約1億年前、美しい花を咲かせる「被子植物」が台頭してきました。美しい色や形、香り、甘い蜜を持つ「花」によってムシを呼び寄せ、受粉を手伝ってもらうことで、強い繁殖力を獲得します。
「被子植物」と対をなすものに「裸子植物」がありますが、こちらは風任せで受粉をするので、被子植物ほど繁殖力は強くありません。被子植物たちは、昆虫と共生関係を結びながら進化繁殖する「共進化」という道を辿るようになったのです。
花粉を運んで植物の受粉を助ける生きものを「ポリネーター」と呼びますが、その主役がミツバチ。花粉を運んでもらう報酬として花が用意しているのが「花蜜」、それをミツバチが巣にため込んだものが「ハチミツ」です。
ミツバチってどんな昆虫?
昆虫のなかでも、アリと同じ「ハチ目」に属し、花蜜を食料にしているのがミツバチです。セイヨウミツバチ、トウヨウミツバチなど世界で9種類が知られ、日本在来の二ホンミツバチはトウヨウミツバチの亜種です。

_提供データ_:
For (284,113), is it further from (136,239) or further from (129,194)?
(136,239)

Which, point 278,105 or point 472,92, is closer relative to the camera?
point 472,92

_問題 1_: 次の(a)〜(c)が提示文の内容と合っているかどうか、それぞれ「はい」か「いいえ」で答え、決め手となる提示文の言葉をそのまま引用してください。(a) 裸子植物は風任せで受粉をするので、被子植物より繁殖力が強い。(b) ミツバチはアリと同じ「ハチ目」に属する。(c) 二ホンミツバチはセイヨウミツバチの亜種である。
_問題 2_: 提示文のうち、「約1億年前、美しい花を咲かせ」という言葉を含むところから書き始め、「ミツバチってどんな昆虫?」のあとで止めて、そのまま書き写してください。
リストは、提示文とは関係のない別の資料です。

_解答 1_:
(a) いいえ:「こちらは風任せで受粉をするので、被子植物ほど繁殖力は強くありません」
(b) はい:「アリと同じ「ハチ目」に属し」
(c) いいえ:「日本在来の二ホンミツバチはトウヨウミツバチの亜種です」

_解答 2_:
約1億年前、美しい花を咲かせる「被子植物」が台頭してきました。美しい色や形、香り、甘い蜜を持つ「花」によってムシを呼び寄せ、受粉を手伝ってもらうことで、強い繁殖力を獲得します。
「被子植物」と対をなすものに「裸子植物」がありますが、こちらは風任せで受粉をするので、被子植物ほど繁殖力は強くありません。被子植物たちは、昆虫と共生関係を結びながら進化繁殖する「共進化」という道を辿るようになったのです。
花粉を運んで植物の受粉を助ける生きものを「ポリネーター」と呼びますが、その主役がミツバチ。花粉を運んでもらう報酬として花が用意しているのが「花蜜」、それをミツバチが巣にため込んだものが「ハチミツ」です。
ミツバチってどんな昆虫?